In mathematical terms it's perfectly acceptable to talk about the limit of an expression as some value tends towards infinity. E.g.:

limit (1/x)  = 0
x→∞

https://en.m.wikipedia.org/wiki/Limit_(mathematics)#Infinity_as_a_limit

[–] [email protected] -2 points 1 year ago (2 children)

Okay. My last try.

That's a way of saying there is no specific value that is the end. The "Limit" is endless.

If we created a currency with 10^100 units. There would me more units than the atoms in a billion universes. And it would still be infinitely far from infinity.

So if the currency's unit value is inversely proportional its proximity to infinity, the value of every unit of currency we could ever make is infinite. Even if we made 10^100 of them.

[–] [email protected] 2 points 1 year ago* (last edited 1 year ago)

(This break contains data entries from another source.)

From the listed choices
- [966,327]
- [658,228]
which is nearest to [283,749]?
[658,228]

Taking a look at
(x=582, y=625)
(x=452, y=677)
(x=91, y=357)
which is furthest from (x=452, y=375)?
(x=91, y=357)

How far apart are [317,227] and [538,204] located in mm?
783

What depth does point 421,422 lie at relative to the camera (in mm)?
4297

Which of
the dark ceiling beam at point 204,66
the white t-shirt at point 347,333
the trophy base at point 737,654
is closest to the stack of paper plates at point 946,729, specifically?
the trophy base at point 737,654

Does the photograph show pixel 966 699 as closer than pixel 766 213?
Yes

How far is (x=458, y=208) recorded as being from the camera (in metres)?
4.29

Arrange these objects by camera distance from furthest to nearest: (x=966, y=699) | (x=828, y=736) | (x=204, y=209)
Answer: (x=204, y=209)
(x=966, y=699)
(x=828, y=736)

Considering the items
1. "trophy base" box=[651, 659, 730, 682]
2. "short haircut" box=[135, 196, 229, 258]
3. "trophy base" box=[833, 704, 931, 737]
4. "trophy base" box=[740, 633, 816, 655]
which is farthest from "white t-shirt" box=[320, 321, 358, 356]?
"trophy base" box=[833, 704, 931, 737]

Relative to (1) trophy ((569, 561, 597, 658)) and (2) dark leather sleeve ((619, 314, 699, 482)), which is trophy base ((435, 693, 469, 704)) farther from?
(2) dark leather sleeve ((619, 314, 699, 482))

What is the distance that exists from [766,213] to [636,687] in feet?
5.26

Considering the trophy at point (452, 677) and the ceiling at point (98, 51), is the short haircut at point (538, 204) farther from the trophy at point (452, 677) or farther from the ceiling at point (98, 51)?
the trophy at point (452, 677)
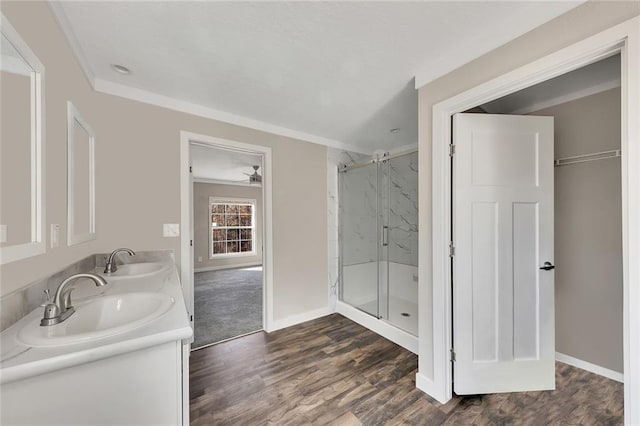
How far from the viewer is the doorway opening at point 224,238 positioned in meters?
2.41

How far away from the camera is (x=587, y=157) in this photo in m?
2.01

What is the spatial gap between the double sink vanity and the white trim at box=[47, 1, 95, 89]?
138 cm

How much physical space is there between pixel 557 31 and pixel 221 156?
13.1 feet

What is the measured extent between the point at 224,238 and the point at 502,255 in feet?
20.1

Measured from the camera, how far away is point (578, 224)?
2066 mm

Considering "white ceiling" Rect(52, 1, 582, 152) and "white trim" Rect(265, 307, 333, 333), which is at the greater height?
"white ceiling" Rect(52, 1, 582, 152)

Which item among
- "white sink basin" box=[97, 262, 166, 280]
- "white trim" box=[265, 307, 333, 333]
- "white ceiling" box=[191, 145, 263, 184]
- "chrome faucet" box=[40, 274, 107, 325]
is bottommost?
"white trim" box=[265, 307, 333, 333]

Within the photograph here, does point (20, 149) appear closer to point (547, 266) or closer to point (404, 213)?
point (547, 266)

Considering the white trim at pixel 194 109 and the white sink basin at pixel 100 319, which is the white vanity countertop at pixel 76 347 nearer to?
the white sink basin at pixel 100 319

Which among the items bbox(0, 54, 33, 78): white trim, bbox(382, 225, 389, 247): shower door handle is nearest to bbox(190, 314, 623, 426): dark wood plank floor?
bbox(382, 225, 389, 247): shower door handle

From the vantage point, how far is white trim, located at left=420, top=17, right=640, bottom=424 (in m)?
0.98

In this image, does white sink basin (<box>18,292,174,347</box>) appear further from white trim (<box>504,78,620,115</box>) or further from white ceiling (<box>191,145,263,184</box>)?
white trim (<box>504,78,620,115</box>)

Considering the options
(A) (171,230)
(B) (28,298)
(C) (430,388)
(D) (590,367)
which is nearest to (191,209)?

The term limit is used in mathematics differently from how you are understanding it from vernacular usage. A mathematical limit expresses directionality toward an unreachable value.

The meaning of the statement is that every marginal augmentation of the money supply carries some marginal diminution of the currency value, without any possibility that the supply may be exhausted absolutely or the value annihilated.

[–] [email protected] 0 points 1 year ago

Try again, you still don't understand the concept.